* Text shown:
______

Staggering Spin (MP) - Attacks in an area, and can help set up free attacks. If you're looking for Melee offense at this level, this is probably what you'll take.

Stand the Fallen (PHB) - Holy mass healing, Batman! This can turn a bleak situation into a fair fight in one fell swoop, and even comes in with some decent damage on the hit, too.

Surging Assault (D 384) - Nowhere near as powerful as Stand the Fallen, due to the ridiculously short range. However the bonus to all defenses from second wind is a perk. Terrible if you have Dwarves in your party, for the aforementioned reason.

*Terrain Dominance (DSH) - *The strength of this power is entirely contigent upon your parties ability to generate massive amounts of difficult terrain, and have a hearty amount of forced movent. With that, it becomes a *solid power*, without it *this is trash.*

Turning Point (PHB) - This looks just like Inspiring War Cry... but as a Daily. No.

Villain's Nightmare (PHB) - An accurate entry hit, and the possibility of canceling normal movement. Usually not that useful because if an enemy really wants to get away from you, shift-charge is an option you cannot account for.

*Ranged:*

Archery Commander (MP 2) - Not provoking OA's on Ranged attacks lifts a lot of restrictions on where you can move in a given encounter, and thus deserves to be regarded highly, especially in a Ranged-heavy party. Plus, it deals solid damage, too.

Create Opportunity (MP 2) - A very effective enhancement of an ally's damage output while delivering damage of your own. Beautiful.

Situational Advantage (MP) - Requires a Heavy Thrown weapon (boo), and the effect only lasts one turn, and even then it's conditional. All that being said, jump through all the hoops and a powerful buff awaits. Too many if's and/or but's for my taste, but still solid.

*No Attack:*

Scent of Victory (MP) - A conditional targeting power, but it can be nasty if set up properly. Worth a look.
[/sblock]

*Level 6, Utility*

This level has one major theme: most of the great powers here focus on healing. Intelligence-based Warlords like Reorient the Axis, whereas Inspiring Warlords pick up the awesome Rousing Words here. Everyone else can go for that, or choose between *Dragon's Tenacity*, Inspiring Reaction, Invigorating Shout, Martial Vigor, and Stand Tough (though bear in mind, the last one will need retraining out at Paragon because of how poorly it scales). 

*Level 6 Utility List*
[sblock]
Anchor the Line (MP 2) - A decent action advantage power to help an ally. Unfortunately, the range blows.

Back to Back (D 384) - While it's thematically cool, flanking will net you combat advantage for a better attack bonus. It can shine in certain situations, but if you're in one of them, you may be in a pickle that +1 to hit doesn't quite solve.

Dragon's Tenacity (PHH 2) - Read this a couple times. You don't need to be bloodied for it to affect you, and so it's a really solid buff for you (a bit bigger if you're a Dragonborn) and for all bloodied allies. One of the best utilities at this level, simply because you NEED to hit with many of your powers.

______

* Data segment:

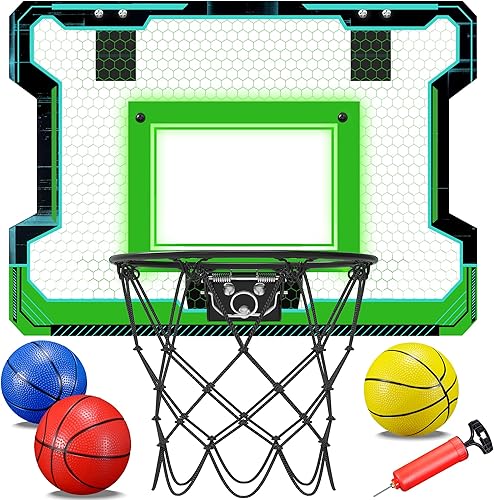 Mini aro de baloncesto para interiores, aro de baloncesto con accesorios completos para montaje en habitación y pared, sobre la puerta, pequeño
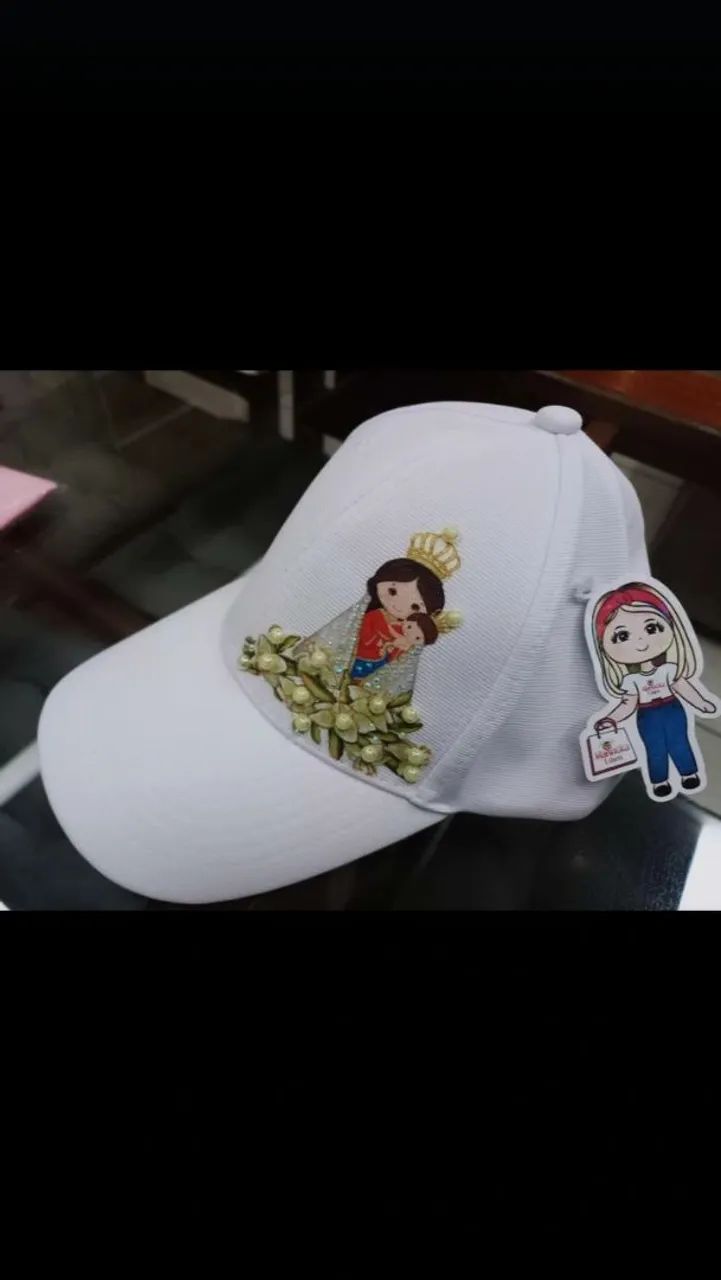 Boné Personalizado com Aplique Religioso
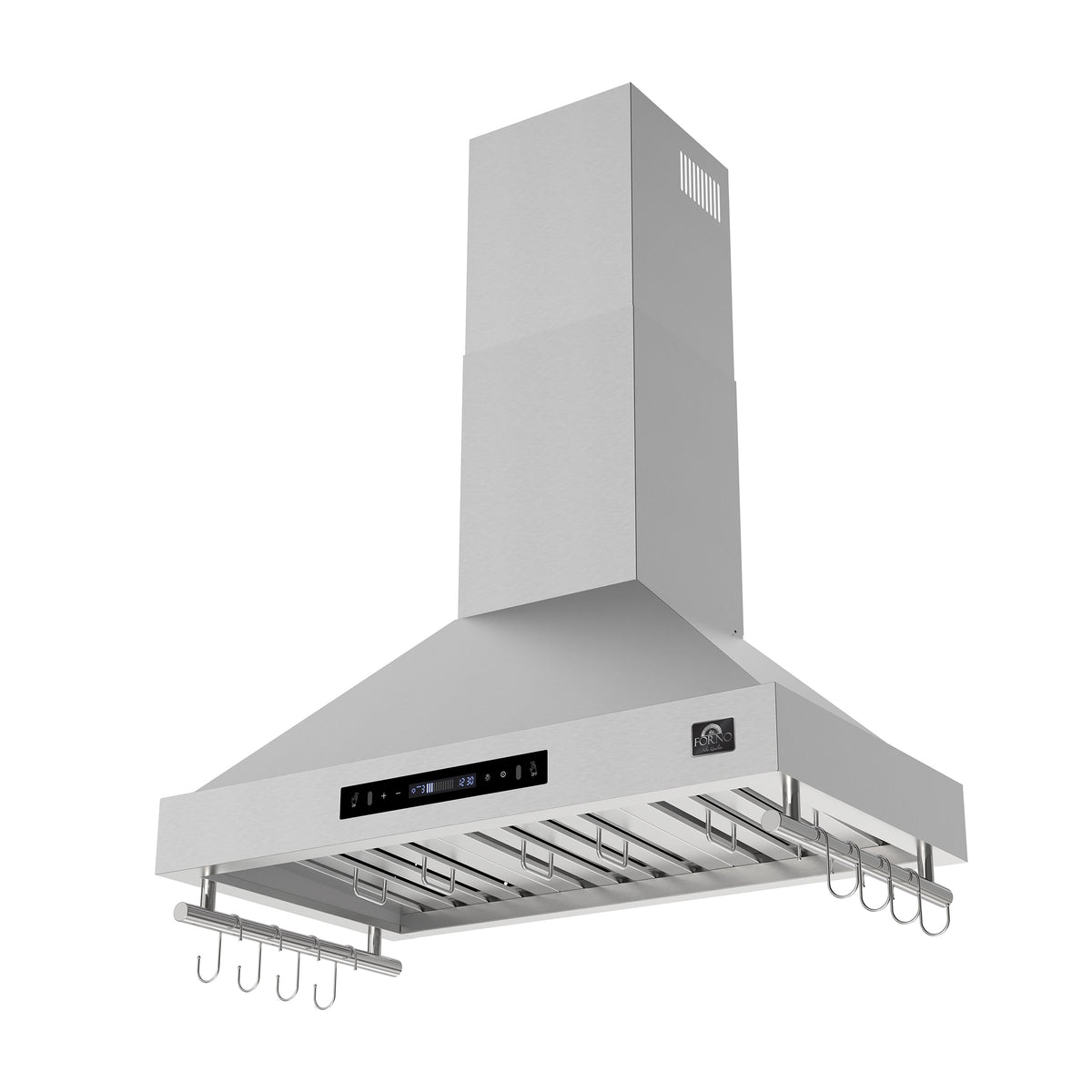 Forno Venezia 36" Wall-Mounted Stainless Steel Range Hood with Adjustable Height, Baffle Filters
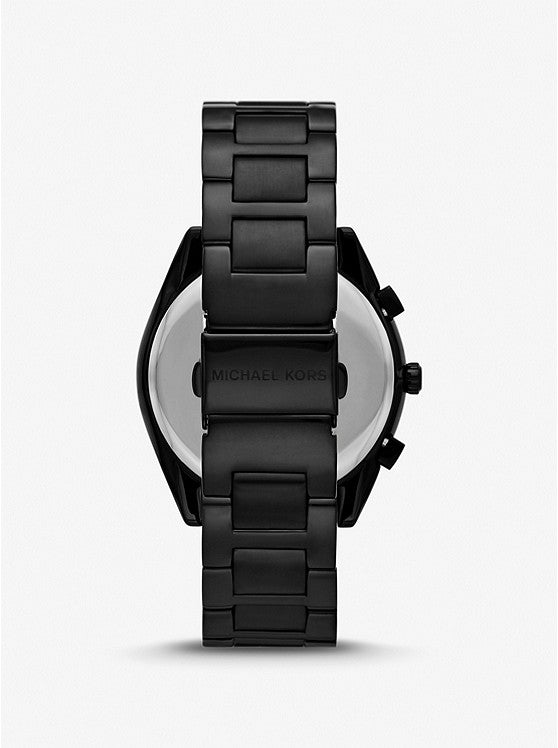 Oversized Janelle Black-Tone Watch | Michael Kors | Luby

______

* Exercise tasks:
1. Using the Warlord power guide, decide whether each statement below agrees with it. (a) The guide recommends Turning Point. (b) Situational Advantage requires a Heavy Thrown weapon. (c) Stand Tough will need retraining at Paragon. Answer yes or no for each, and quote the words from the guide that settle it.
2. According to the Warlord power guide, what is the one major theme of the Level 6 utility powers?
3. Extend the Warlord power guide from the point where it stops.

* Responses by task:
1.
(a) No: "No."
(b) Yes: "Requires a Heavy Thrown weapon (boo)"
(c) Yes: "the last one will need retraining out at Paragon because of how poorly it scales"

2. Most of the great powers at that level focus on healing.

3.
Encouraging Stance (MP) - Some solid THP granting for Bloodied allies, but why grant THP when you can heal and be done with it?

Form a Line (MP 2) - A decent AC buff... provided you don't deviate from an 8-square wall zone. This will cause problems for your group to get around sooner or later. And I hate standard action utilities on the Warlord when you have a ton of better things to be doing with your standard.

Forward Observer (MP) - The effect is so marginal, it's just not worth selecting.

Get Down! (D 384) - Though it is conditional, a free shift with a Stealth check can be a nice boost for some allies.

Guide the Charge (PHB) - Adds a smidgen of damage and a push to a charge as an Encounter powers, but it triggers before the charge hits. Uninspiring.

Guileful Switch (MP) - While Delaying your turn will usually accomplish the same things this power will, it does have some conditional advantages, such as when you are incapacitated by some reason. Not enough to consider it a viable choice after the errata, though.

Inspiring Reaction (PHB) - Healing outside your turn? Very nice. Be aware of its only weakness (short range), and you should be able to use this power very well.

Invigorating Shout (MP 2) - So... instead of having to SPEND a healing surge to regain HP, you regain the use of one AND heal? No wonder it's a Daily...However its outclassed by other powers at this level.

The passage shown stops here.